> **Textauswahl**:

**********

Die Europäische Zentralbank hat mit der Vorlage ihrer Richtlinie zu notleidenden Krediten einen weiteren Schritt unternommen, dieses drückende Problem für Banken in einigen Staaten der Eurozone anzugehen. Sie will Banken mit erhöhten Beständen an notleidenden Krediten demnächst Briefe mit qualitativen Vorgaben schreiben. Diese Briefe sollen sicherstellen, dass die Institute notleidende Kredite entsprechend den Erwartungen der Aufsichtsbehörden behandeln. Allerdings sei ihr bewusst, dass sich ein hoher Bestand an notleidenden Krediten nicht schnell abbauen lasse, räumte die EZB ein.

Wie oft in der EU gibt es deutliche nationale Unterschiede: Das Spektrum reichte Ende 2016 von einem Anteil von 1% in Schweden bis zu 45,9% in Griechenland. Die höchsten Bestände nach Griechenland wiesen Zypern (44,8%), Portugal (19,5%) und Italien (15,3%) auf. Auch in Bulgarien, Irland, Kroatien, Rumänien, Slowenien und Ungarn lag die Kennzahl bei über 10%.

  • Von den notleidenden Krediten konzentrieren sich mehr als 70% in vier Ländern. Italiens Banken sind doppelt so exponiert wie die Institute in den restlichen drei Staaten: Auf sie entfallen 271 Mrd. Euro oder 30% der europäischen NPL. Frankreich und Spanien bringen es auf je rund 136 Mrd. Euro (15%) sowie Griechenland auf 114 Mrd. Euro (13%). Im Falle Frankreichs machen die faulen Kredite gemessen an den Gesamtausleihungen französischer Banken aber nur 3,8% aus („Gross NPL ratio“).
  • Sechs Länder sind wirklich gefährdet: Griechenland und Zypern, wo 47% bzw. 40% der ausgeliehenen Kredite notleidend sind. Ebenfalls in Gefahr sind Portugal, Irland, Slowenien und Italien, wo diese Anteile zwischen 20 und 16% liegen.
  • Entscheidend ist die Höhe der Bank-Rücklagen zur Absicherung gegen Kreditausfälle.

Trotz der wirtschaftlichen Erholung wird sich das Problem nicht von selbst lösen, darin stimmen die Finanzminister der Eurozone überein. Zu hohe Bestände belasten das Bankensystem, binden Kapital und behindern die Vergabe neuer Kredite an die Wirtschaft. Zudem besteht in der Währungsunion die Gefahr von negativen Auswirkungen auf andere Staaten.

**********

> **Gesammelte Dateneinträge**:
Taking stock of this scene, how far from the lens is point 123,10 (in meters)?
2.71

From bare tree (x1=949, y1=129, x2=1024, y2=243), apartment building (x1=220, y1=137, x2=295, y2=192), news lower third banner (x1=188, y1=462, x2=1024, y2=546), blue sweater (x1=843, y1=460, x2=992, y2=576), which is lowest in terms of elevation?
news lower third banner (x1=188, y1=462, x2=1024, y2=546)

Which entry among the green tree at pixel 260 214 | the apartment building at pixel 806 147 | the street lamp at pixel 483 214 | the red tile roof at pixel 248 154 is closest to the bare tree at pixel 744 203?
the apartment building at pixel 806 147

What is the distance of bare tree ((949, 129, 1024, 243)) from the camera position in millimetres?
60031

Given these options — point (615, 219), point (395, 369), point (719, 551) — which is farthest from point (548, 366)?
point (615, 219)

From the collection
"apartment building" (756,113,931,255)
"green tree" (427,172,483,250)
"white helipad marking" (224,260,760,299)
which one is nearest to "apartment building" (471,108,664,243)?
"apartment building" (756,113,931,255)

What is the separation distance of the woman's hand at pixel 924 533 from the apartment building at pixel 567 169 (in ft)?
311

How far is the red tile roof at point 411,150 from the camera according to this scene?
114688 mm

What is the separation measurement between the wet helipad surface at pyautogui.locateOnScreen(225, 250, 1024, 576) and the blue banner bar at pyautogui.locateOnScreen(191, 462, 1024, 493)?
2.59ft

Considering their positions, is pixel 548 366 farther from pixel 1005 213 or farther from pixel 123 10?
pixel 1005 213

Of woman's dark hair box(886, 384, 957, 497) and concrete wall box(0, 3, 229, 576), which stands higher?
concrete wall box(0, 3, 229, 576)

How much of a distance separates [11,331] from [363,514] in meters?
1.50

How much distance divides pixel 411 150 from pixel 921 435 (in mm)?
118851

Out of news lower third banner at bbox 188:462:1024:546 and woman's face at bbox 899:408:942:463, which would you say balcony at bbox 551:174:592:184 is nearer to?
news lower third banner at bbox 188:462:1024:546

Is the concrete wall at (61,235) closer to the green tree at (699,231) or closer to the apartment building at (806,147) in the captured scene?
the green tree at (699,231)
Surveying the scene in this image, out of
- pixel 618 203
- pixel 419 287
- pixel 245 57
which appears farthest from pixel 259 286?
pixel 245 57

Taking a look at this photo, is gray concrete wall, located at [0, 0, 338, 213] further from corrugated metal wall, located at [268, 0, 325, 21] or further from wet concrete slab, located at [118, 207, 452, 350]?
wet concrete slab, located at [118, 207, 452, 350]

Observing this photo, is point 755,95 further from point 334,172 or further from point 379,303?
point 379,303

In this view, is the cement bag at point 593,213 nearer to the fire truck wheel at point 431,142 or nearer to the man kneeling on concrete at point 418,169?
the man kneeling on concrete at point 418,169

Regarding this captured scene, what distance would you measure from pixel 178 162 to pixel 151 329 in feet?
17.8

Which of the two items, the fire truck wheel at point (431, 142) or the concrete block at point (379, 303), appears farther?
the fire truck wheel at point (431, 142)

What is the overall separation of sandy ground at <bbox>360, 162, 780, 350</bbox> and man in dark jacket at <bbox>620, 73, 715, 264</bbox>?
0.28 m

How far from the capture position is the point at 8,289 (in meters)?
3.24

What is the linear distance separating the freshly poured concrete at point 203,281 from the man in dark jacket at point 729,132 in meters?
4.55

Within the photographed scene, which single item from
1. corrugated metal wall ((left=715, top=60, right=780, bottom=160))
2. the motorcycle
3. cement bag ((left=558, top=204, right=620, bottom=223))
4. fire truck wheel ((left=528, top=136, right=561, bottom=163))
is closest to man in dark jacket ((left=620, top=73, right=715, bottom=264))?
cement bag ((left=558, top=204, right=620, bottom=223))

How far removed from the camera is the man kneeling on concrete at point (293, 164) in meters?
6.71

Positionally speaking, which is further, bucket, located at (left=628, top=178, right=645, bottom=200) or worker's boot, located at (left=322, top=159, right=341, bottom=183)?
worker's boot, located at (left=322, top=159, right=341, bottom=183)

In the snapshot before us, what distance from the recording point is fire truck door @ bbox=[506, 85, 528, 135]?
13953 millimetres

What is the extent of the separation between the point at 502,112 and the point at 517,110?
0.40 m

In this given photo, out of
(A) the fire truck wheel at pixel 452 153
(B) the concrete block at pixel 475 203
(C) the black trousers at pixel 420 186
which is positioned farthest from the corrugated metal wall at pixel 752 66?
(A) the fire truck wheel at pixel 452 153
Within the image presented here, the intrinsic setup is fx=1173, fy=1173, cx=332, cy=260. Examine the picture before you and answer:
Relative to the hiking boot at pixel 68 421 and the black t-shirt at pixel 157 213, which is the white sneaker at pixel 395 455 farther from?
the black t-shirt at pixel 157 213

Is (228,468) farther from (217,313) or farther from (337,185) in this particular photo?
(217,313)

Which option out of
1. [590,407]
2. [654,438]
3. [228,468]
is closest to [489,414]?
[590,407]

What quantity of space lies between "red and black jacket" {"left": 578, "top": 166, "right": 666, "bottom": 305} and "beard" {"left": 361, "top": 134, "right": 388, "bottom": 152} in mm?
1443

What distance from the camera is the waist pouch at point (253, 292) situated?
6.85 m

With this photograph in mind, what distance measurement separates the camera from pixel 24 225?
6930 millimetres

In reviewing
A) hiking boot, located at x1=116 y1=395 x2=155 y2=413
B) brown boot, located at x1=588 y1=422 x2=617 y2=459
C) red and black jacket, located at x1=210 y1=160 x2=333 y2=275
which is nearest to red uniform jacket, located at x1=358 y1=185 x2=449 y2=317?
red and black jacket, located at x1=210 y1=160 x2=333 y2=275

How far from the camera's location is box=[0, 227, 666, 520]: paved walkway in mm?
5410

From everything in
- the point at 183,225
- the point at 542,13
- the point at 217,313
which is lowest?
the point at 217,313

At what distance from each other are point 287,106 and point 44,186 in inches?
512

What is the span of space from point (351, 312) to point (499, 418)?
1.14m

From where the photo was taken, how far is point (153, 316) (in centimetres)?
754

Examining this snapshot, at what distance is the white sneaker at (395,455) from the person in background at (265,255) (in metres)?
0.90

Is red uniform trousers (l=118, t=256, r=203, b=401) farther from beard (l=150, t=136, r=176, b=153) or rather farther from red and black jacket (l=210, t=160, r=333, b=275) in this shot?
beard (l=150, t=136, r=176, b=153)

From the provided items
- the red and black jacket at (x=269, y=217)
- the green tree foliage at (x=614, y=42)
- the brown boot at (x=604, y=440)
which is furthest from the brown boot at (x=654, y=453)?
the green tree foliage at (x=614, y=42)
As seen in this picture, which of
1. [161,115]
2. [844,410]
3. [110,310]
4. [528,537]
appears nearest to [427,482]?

**********

> **Zu lösende Aufgabe**:
Schreibe bitte aus dem Text über notleidende Kredite alles ab, von „Die Europäische Zentralbank“ bis hinunter zu „die EZB ein.“. Die Daten haben damit nichts zu tun.

> **Vollständige Ausgabe**:
Die Europäische Zentralbank hat mit der Vorlage ihrer Richtlinie zu notleidenden Krediten einen weiteren Schritt unternommen, dieses drückende Problem für Banken in einigen Staaten der Eurozone anzugehen. Sie will Banken mit erhöhten Beständen an notleidenden Krediten demnächst Briefe mit qualitativen Vorgaben schreiben. Diese Briefe sollen sicherstellen, dass die Institute notleidende Kredite entsprechend den Erwartungen der Aufsichtsbehörden behandeln. Allerdings sei ihr bewusst, dass sich ein hoher Bestand an notleidenden Krediten nicht schnell abbauen lasse, räumte die EZB ein.